Rosalind Franklin, génie de la biologie moléculaire

Née en en 1920, issue d'une famille de la grande bourgeoisie londonienne, Rosalind Franklin obtient un doctorat en chimie en 1945, à Cambridge, pour ses travaux sur la porosité du charbon, qui contribuent à la classification des charbons et permettent de déterminer leur intérêt industriel. 

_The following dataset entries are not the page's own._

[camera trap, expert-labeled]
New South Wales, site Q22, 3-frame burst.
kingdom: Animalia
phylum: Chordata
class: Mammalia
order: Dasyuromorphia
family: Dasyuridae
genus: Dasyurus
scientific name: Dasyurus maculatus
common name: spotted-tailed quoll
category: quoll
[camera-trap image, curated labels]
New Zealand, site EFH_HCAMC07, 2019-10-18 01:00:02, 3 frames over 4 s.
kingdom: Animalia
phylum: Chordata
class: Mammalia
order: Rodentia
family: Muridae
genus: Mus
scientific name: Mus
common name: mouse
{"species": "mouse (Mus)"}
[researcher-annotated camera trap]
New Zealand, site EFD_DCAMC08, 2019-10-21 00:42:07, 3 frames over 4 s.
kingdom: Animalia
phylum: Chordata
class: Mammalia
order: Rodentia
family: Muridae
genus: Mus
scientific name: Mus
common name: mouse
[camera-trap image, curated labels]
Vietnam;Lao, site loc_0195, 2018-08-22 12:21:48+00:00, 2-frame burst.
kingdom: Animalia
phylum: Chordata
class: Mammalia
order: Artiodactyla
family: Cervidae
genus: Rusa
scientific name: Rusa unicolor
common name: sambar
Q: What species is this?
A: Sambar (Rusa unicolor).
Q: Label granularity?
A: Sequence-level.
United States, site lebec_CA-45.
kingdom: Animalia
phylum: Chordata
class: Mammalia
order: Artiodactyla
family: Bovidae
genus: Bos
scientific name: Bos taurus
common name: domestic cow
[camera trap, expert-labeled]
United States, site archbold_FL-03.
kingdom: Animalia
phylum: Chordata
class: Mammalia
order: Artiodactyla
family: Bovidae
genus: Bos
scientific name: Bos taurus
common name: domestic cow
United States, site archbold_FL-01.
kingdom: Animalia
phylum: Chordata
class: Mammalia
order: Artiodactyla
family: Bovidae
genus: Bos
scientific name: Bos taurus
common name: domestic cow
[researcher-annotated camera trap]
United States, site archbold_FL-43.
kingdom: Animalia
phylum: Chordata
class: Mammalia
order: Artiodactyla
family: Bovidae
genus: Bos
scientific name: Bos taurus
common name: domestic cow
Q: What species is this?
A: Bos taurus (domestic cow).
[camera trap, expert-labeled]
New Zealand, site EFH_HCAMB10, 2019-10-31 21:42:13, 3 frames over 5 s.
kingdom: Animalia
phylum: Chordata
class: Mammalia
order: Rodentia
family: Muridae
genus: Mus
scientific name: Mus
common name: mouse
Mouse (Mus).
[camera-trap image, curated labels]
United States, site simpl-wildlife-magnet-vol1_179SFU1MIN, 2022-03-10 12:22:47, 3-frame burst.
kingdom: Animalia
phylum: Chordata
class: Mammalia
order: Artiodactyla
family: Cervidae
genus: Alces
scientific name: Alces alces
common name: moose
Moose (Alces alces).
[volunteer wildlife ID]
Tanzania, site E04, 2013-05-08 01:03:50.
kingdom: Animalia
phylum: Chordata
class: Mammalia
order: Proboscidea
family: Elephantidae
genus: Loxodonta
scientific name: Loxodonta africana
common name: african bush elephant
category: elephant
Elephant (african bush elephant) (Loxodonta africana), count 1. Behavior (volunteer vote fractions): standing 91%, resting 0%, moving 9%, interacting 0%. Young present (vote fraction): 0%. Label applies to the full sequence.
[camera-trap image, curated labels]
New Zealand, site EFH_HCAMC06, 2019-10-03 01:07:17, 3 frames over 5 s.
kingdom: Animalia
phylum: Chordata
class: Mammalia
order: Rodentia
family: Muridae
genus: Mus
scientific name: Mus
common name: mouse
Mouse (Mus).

Au sortir de la guerre, la jeune femme se rend à Paris, où elle entre au Laboratoire central des services chimiques. Elle y utilise notamment les techniques de diffractométrie aux rayons X, afin de déterminer les structures du carbone, notamment le graphite.  

En 2013, dans l’émission La Marche des sciences, Carole Ecoffet, chargée de recherche CNRS à l'Institut des sciences des Matériaux de Mulhouse, racontait comment la jeune chercheuse en était venu à se passionner pour l’ADN : 

Sa pugnacité va lui permettre d’avoir assez vite une reconnaissance internationale, mais dans un domaine qui n’est pas directement lié à l’ADN. C’est en découvrant la problématique autour de la structure de l’ADN qu’elle pense à utiliser ses compétences de cristallographe pour l’appliquer à cet autre sujet. D’un point de vue de la recherche, ça demande un certain courage de changer complètement de domaine au milieu de sa carrière.  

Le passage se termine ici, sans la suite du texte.